**EXERCISE INSTRUCTIONS:**
**A)** List the section headings in the study summary, in the order they appear.
**B)** Transcribe the stretch of the study summary from "Purpose of the" through "established alignment-based techniques.".

Purpose of the Study:

  • * To develop and evaluate deep learning models for accurate functional annotation of unaligned amino acid sequences.
  • * To assess the models' ability to infer evolutionary patterns and cluster novel protein families.
  • * To integrate deep learning with existing methods for enhanced remote homology detection.

Main Methods:

  • * Training deep learning models on a comprehensive dataset from the Protein Families database (Pfam).
  • * Rigorous benchmark assessments using 17,929 Pfam families to evaluate model performance.
  • * Combining deep learning predictions with established alignment-based techniques.

Main Results:

  • * Deep learning models accurately predict functional annotations for unaligned sequences, inferring evolutionary substitution patterns.
  • * Models successfully cluster sequences from previously unseen protein families.
  • * Integration with existing methods significantly improves remote homology detection, indicating complementary information capture.
  • * Pfam coverage is extended by over 9.5%, surpassing additions from the past decade.
  • * Functional annotations were predicted for 360 human reference proteome proteins lacking prior Pfam annotation.

Conclusions:

  • * Deep learning offers a powerful approach to overcome limitations of alignment-based protein function prediction.
  • * These models enhance protein annotation tools, significantly expanding the functional knowledge of protein databases like Pfam.
  • * The findings suggest deep learning will be integral to future protein annotation strategies and biological discovery.

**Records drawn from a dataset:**
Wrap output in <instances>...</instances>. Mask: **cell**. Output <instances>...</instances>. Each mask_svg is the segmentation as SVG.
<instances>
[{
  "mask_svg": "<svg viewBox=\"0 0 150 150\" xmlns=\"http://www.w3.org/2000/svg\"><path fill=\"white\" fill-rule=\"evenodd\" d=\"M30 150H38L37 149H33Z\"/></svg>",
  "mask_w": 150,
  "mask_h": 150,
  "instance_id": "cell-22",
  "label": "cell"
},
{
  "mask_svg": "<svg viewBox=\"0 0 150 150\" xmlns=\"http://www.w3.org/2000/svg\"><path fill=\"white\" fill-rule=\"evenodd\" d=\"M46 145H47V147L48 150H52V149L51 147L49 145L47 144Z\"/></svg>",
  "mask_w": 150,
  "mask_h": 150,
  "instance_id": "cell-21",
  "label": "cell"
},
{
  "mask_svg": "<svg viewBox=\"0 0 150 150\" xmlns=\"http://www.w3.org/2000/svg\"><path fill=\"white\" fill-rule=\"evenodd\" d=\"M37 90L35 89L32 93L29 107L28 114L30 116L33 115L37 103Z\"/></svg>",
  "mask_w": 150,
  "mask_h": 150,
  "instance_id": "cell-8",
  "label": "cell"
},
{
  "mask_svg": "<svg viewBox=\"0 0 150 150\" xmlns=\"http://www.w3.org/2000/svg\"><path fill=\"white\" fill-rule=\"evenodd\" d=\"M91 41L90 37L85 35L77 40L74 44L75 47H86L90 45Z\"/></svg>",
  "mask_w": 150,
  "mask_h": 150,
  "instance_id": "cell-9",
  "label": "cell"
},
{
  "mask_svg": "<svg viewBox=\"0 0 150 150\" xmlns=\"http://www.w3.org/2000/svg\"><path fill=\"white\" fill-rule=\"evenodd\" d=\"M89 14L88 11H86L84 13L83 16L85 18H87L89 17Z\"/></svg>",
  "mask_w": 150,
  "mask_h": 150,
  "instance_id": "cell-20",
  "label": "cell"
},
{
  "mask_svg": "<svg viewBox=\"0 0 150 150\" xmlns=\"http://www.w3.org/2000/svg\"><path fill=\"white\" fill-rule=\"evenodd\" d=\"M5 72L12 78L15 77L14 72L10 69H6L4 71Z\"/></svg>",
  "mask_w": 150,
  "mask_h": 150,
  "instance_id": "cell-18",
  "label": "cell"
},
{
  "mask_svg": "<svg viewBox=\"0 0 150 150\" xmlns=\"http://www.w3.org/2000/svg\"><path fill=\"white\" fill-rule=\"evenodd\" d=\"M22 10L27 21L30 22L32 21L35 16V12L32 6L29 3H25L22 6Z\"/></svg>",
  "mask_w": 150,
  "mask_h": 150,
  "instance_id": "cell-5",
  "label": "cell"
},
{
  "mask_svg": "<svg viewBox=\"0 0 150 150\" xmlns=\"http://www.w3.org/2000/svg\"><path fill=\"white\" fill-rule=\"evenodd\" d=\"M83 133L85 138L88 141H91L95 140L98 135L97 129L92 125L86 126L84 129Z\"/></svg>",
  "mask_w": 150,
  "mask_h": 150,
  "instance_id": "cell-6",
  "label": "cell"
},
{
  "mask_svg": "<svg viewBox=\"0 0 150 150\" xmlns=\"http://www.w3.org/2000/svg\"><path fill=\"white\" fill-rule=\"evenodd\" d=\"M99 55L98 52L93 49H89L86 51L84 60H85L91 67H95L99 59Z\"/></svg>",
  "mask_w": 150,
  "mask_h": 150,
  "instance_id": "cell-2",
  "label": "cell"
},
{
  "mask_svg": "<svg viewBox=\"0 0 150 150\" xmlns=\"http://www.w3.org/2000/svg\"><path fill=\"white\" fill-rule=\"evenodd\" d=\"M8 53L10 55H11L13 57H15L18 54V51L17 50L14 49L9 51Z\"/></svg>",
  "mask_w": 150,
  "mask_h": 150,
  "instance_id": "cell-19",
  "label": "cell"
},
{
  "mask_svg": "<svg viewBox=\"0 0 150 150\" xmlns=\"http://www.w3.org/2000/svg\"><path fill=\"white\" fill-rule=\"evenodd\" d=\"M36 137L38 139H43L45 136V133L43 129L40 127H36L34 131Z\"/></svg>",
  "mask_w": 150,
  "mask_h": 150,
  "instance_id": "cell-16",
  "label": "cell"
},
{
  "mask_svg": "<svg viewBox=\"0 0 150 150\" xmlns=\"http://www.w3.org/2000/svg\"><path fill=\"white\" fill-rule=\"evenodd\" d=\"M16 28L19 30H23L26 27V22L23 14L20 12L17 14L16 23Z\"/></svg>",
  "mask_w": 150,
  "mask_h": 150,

**ANSWERS BY TASK:**
**A)**
Purpose of the Study
Main Methods
Main Results
Conclusions

**B)**
Purpose of the Study:

  • * To develop and evaluate deep learning models for accurate functional annotation of unaligned amino acid sequences.
  • * To assess the models' ability to infer evolutionary patterns and cluster novel protein families.
  • * To integrate deep learning with existing methods for enhanced remote homology detection.

Main Methods:

  • * Training deep learning models on a comprehensive dataset from the Protein Families database (Pfam).
  • * Rigorous benchmark assessments using 17,929 Pfam families to evaluate model performance.
  • * Combining deep learning predictions with established alignment-based techniques.